Christina Næss

Sport
- Sport: Swimming
- Strokes: Freestyle, backstroke
- Classifications: C3

Medal record
Representing Faroe Islands
Swimming
Paralympic Games
| Gold medal – first place | 1988 Seoul | 100m backstroke C3 |
| Silver medal – second place | 1988 Seoul | 400m freestyle C3-4 |

= Christina Næss =

Faroese para swimmer

Christina Næss іѕ a para swimmer who competed for the Faroe Islands. She is classified and competes in the C3 category.

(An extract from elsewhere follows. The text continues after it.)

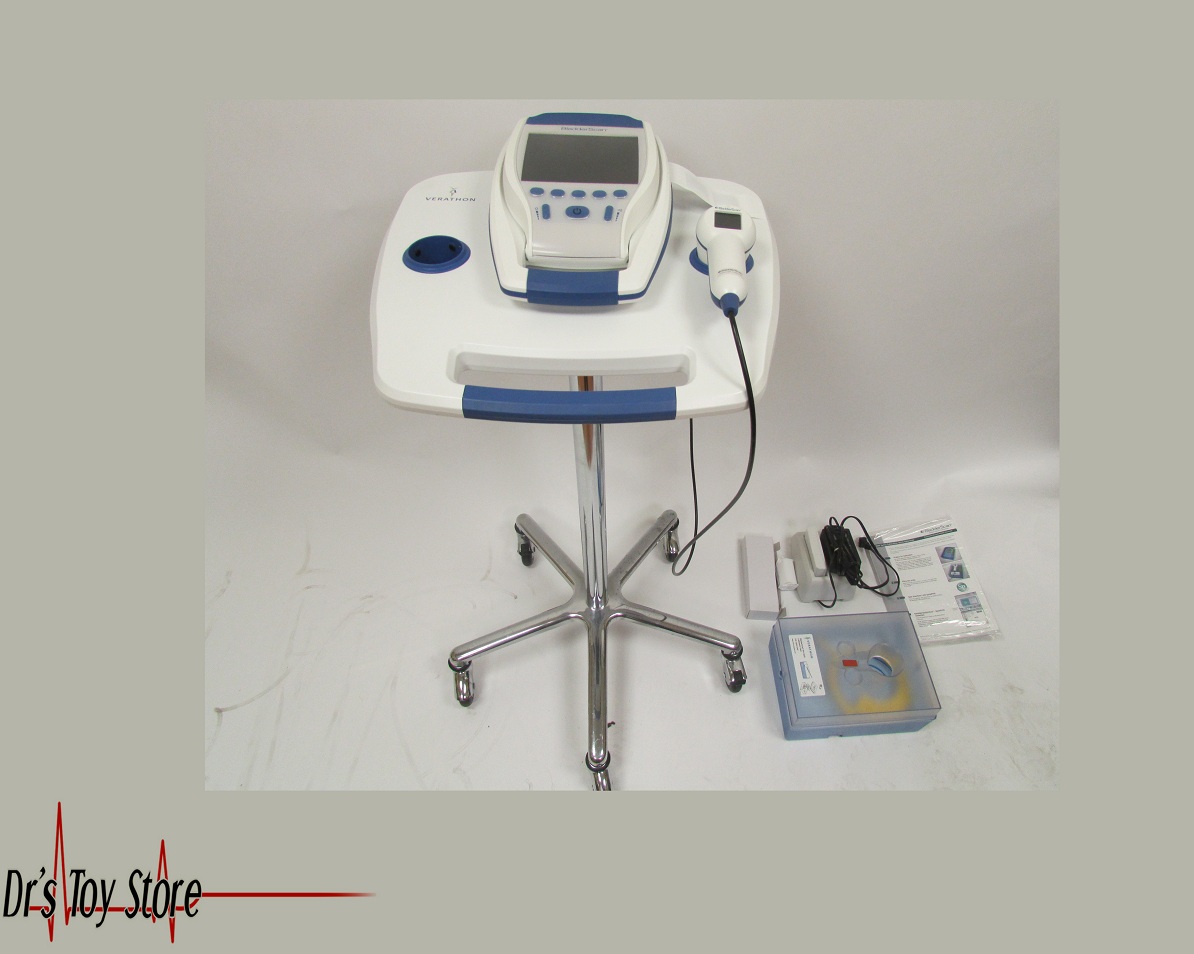 Verathon BVM 9500 Bladder Scanner With FlowPoint Elite Dr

She competed for the Faroe Islands at the 1988 Summer Paralympics, where she won the territory's first Paralympic gold medal, in the women's 100 metre backstroke C3 event. She also competed in the women's 400 metre freestyle C3–C4 event, winning the silver medal. Næss would become the most successful Paralympian to compete for the nation.

==Biography==
Christina Næss is a para swimmer that competed for the Faroe Islands at the Summer Paralympics in the C3 category.

Næss competed for the Faroe Islands at the 1988 Summer Paralympics which were held in Seoul, South Korea. The swimming events were held at the Jamsil Indoor Swimming Pool. She first competed in the women's 100 metre backstroke C3 event against five other swimmers, namely Catherine Huggett of Australia, Anne Trotman of Great Britain, Susan Edwards and Wendy Shugol of the United States, and Sigrun Petursdottir of Iceland. In the competition, she won the gold medal for the Faroe Islands in a time of 2:21.68. There, Næss won the first Paralympic gold medal for the Faroe Islands and its only gold medal as of the Islands' last participation at the 2020 Summer Paralympics in Tokyo, Japan.

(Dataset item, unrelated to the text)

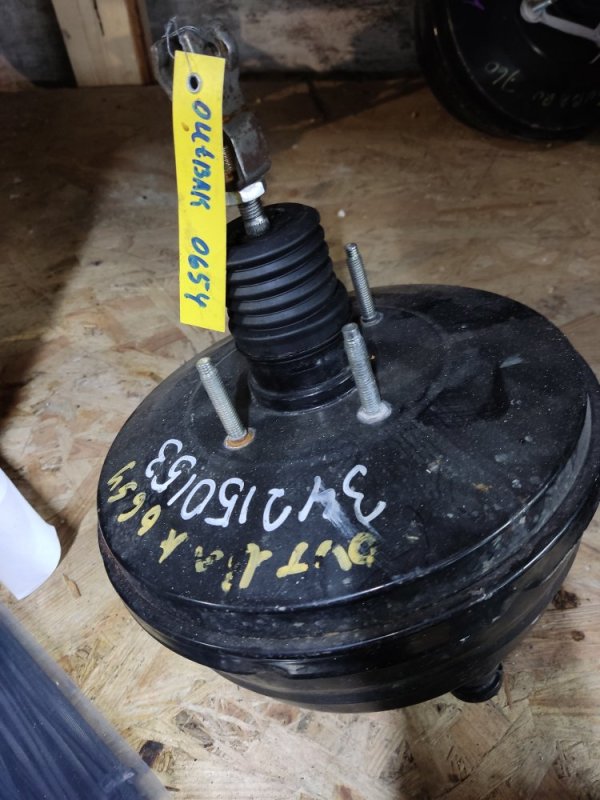 Вакуумный усилитель тормозов SUBARU OUTBACK 09-14 BR 2011 Внедорожник 2.5 26402AJ01A Б/У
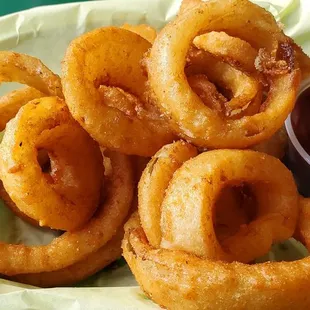 Onion rings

Her next competition was the women's 400 metre freestyle C3–C4 event and competed against Huggett, Petursdottir, Shugol, Victoria Williams of the United States, and Jane Stidever of Great Britain. There, Næss finished with a time of 8:07.50 and place second, winning the silver medal behind Stidever. This edition of the Summer Paralympics was the only edition that Næss has competed in. According to the International Paralympic Committee, this edition of the Summer Paralympics was the Faroe Islands' most successful as the team had won a gold medal through her. Næss is also the most successful Paralympian in individual events for the Islands, but not the most bemedaled one as swimmer Heidi Andreasen won more but did not win a gold.